- [DIRECTION]
Put the lines into a Markdown table with the columns Number and Line, starting at the line that contains "Which of the" and continuing up to and including the last line below. Skip blank lines, and leave the pictures out of the answer.

- [DATA FOR THE TASK]

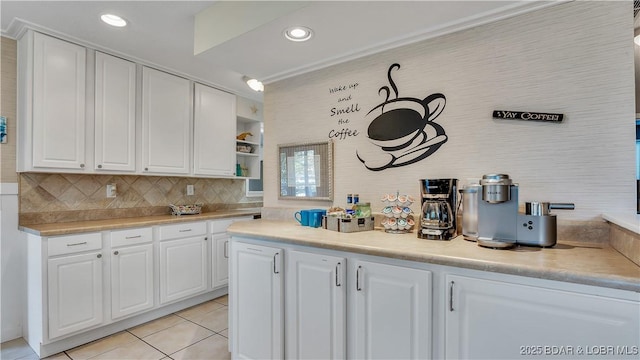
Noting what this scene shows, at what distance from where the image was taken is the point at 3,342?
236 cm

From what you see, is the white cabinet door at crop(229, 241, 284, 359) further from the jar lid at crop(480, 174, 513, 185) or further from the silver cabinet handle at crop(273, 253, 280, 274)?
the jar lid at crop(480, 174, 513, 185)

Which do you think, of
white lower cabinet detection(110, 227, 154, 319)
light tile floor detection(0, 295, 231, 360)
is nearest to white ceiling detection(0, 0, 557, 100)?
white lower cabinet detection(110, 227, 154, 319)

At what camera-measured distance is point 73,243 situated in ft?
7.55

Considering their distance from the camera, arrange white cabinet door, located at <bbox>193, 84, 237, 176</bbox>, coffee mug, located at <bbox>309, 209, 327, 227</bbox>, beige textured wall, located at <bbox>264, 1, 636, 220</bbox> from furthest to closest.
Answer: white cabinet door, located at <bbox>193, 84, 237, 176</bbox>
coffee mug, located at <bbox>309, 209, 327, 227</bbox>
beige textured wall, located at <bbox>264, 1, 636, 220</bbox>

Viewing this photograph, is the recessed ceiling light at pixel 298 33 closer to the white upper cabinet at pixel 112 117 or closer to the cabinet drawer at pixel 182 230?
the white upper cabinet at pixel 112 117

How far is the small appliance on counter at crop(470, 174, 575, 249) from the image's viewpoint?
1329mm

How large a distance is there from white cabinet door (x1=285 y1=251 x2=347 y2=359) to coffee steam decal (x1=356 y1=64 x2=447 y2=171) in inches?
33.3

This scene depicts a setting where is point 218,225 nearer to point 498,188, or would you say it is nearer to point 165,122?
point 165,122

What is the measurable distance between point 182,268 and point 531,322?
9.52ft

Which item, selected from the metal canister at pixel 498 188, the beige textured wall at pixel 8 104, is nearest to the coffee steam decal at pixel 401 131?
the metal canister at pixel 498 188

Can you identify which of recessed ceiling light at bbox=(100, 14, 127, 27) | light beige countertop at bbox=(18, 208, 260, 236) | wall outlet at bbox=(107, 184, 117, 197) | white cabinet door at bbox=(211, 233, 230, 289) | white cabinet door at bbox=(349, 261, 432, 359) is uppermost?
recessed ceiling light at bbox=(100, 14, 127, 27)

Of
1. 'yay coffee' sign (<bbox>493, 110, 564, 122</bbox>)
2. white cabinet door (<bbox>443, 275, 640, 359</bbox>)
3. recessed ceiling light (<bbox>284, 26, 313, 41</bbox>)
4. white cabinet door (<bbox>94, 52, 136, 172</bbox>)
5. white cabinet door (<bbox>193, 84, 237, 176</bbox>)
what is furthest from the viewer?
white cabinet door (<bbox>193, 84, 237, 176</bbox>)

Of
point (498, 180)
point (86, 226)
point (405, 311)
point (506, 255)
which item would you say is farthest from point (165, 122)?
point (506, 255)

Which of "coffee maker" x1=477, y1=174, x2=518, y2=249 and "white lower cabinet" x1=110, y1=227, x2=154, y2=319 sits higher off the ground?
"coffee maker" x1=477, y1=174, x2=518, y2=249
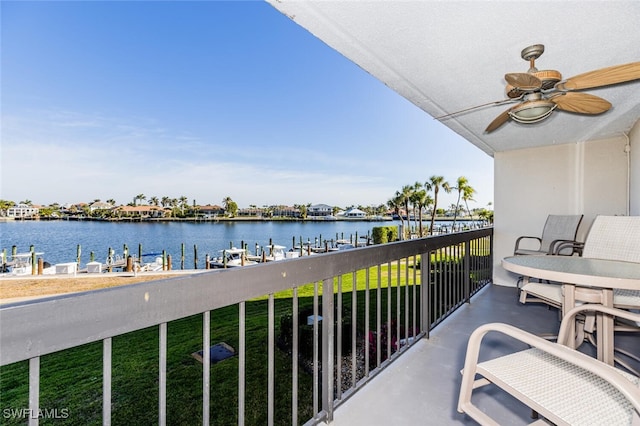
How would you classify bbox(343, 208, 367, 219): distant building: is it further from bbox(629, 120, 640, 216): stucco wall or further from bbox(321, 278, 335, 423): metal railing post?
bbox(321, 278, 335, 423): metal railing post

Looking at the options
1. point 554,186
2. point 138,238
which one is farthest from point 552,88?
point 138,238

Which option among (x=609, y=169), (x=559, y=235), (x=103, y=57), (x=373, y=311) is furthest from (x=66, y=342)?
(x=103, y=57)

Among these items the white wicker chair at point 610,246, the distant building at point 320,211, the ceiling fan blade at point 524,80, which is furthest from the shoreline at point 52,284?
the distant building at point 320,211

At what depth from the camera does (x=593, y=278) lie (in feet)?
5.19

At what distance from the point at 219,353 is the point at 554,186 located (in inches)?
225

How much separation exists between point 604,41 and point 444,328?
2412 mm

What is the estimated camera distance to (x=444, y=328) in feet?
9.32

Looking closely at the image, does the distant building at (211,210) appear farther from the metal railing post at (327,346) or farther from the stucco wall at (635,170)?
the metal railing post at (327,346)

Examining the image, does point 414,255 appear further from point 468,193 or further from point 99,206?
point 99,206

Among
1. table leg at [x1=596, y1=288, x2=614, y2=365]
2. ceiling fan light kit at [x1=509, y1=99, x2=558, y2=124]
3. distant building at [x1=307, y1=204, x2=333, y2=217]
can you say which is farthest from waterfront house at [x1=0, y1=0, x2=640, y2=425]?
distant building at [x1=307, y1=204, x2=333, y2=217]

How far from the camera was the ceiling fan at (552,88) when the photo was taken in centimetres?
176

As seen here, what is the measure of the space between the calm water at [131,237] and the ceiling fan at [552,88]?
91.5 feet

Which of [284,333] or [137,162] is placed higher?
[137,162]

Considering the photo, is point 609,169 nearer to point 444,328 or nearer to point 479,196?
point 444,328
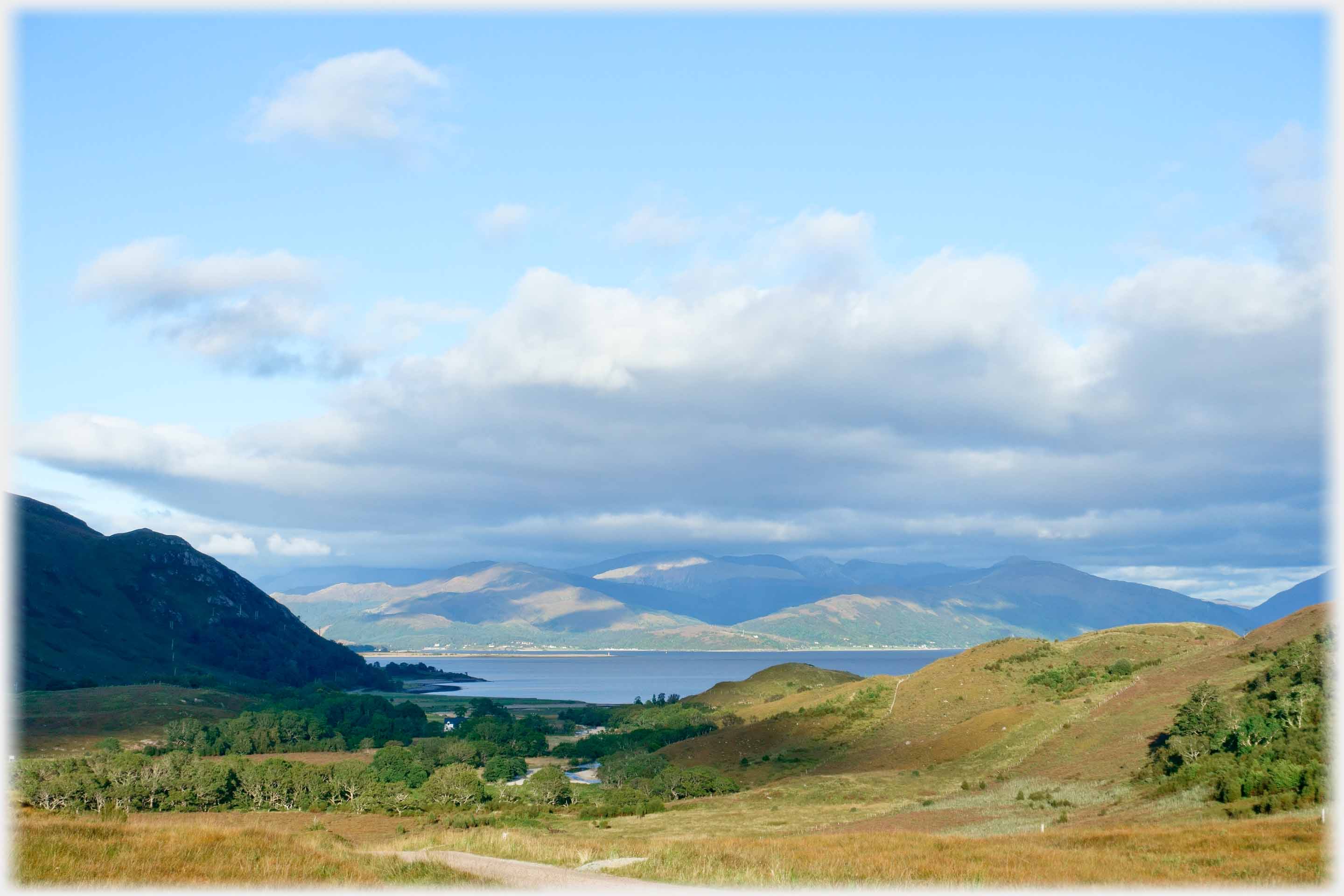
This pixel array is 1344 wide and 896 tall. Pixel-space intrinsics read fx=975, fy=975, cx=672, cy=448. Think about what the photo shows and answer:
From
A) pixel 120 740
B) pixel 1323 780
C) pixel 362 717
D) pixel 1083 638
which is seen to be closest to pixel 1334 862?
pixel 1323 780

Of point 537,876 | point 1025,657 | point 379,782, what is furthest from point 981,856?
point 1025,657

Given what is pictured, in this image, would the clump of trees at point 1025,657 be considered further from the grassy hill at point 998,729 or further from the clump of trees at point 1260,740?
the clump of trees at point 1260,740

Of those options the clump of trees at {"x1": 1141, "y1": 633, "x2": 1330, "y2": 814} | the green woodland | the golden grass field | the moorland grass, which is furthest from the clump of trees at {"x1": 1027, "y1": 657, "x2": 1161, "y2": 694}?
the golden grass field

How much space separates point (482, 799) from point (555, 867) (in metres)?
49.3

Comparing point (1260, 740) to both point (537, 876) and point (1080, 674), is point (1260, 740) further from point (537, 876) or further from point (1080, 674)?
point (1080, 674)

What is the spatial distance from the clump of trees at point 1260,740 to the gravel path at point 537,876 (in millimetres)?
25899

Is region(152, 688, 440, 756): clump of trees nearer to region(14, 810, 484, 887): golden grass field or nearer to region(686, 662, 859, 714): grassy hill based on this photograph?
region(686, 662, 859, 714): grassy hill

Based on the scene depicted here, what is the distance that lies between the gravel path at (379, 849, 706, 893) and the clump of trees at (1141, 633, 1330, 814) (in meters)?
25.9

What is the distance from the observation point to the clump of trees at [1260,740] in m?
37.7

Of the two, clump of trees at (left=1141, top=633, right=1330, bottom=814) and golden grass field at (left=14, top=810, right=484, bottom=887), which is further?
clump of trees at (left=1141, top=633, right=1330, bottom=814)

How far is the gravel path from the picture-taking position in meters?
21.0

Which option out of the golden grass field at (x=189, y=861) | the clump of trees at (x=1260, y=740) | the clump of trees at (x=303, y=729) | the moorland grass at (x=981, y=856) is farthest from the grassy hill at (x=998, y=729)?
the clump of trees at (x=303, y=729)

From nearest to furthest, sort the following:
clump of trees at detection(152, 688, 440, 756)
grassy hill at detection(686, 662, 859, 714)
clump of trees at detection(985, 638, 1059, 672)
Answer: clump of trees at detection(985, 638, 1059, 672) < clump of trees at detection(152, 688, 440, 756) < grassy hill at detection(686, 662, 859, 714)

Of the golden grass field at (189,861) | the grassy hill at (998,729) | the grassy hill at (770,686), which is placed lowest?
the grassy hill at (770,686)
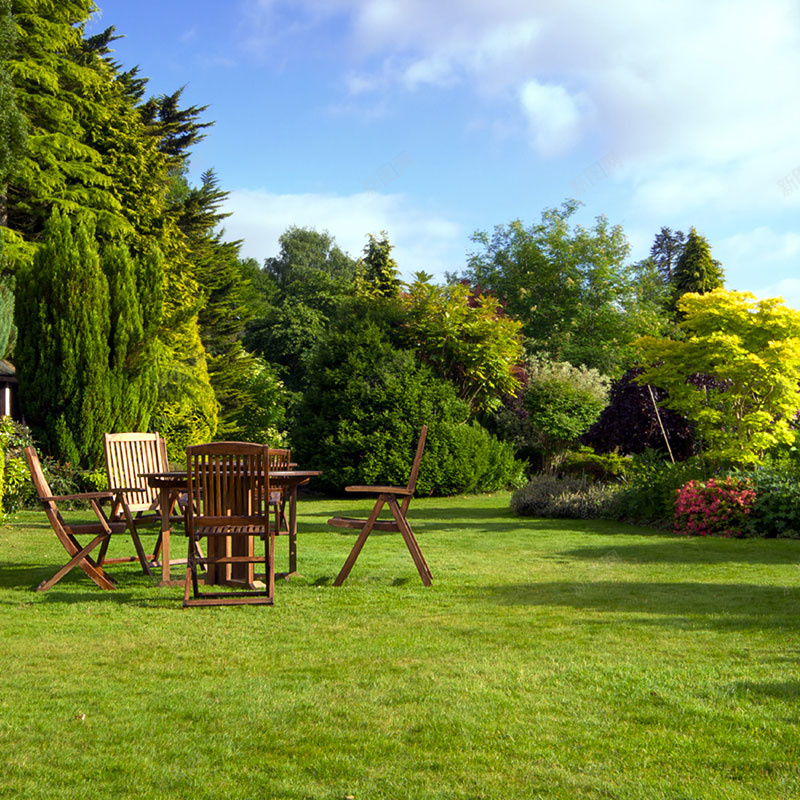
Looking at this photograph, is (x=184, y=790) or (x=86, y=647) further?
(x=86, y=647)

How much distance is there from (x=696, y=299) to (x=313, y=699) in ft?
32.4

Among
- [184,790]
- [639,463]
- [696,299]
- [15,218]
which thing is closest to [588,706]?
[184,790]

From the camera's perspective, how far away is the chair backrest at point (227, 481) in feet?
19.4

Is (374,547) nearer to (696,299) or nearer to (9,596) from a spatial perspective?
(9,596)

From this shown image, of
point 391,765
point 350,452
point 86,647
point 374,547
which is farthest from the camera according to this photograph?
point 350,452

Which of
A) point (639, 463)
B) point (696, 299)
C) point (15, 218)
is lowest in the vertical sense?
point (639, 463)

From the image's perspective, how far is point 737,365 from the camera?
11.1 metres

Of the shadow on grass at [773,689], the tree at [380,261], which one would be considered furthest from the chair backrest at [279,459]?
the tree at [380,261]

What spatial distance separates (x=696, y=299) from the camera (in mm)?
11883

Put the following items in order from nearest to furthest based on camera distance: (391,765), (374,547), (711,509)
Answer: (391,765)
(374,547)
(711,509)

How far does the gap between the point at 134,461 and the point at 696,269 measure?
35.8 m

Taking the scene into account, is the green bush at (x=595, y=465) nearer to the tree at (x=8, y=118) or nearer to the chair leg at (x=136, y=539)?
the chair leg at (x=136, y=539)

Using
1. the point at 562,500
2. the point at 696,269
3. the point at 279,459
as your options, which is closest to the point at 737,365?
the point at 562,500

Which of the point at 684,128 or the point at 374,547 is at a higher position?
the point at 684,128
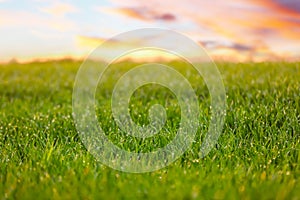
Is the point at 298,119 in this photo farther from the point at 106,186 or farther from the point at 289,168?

- [RESPONSE TO THIS TASK]
| Number | Line |
|---|---|
| 1 | Which of the point at 684,128 or the point at 374,547 is at a higher position? |
| 2 | the point at 684,128 |
| 3 | Is the point at 298,119 in this photo farther from the point at 106,186 or farther from the point at 289,168? |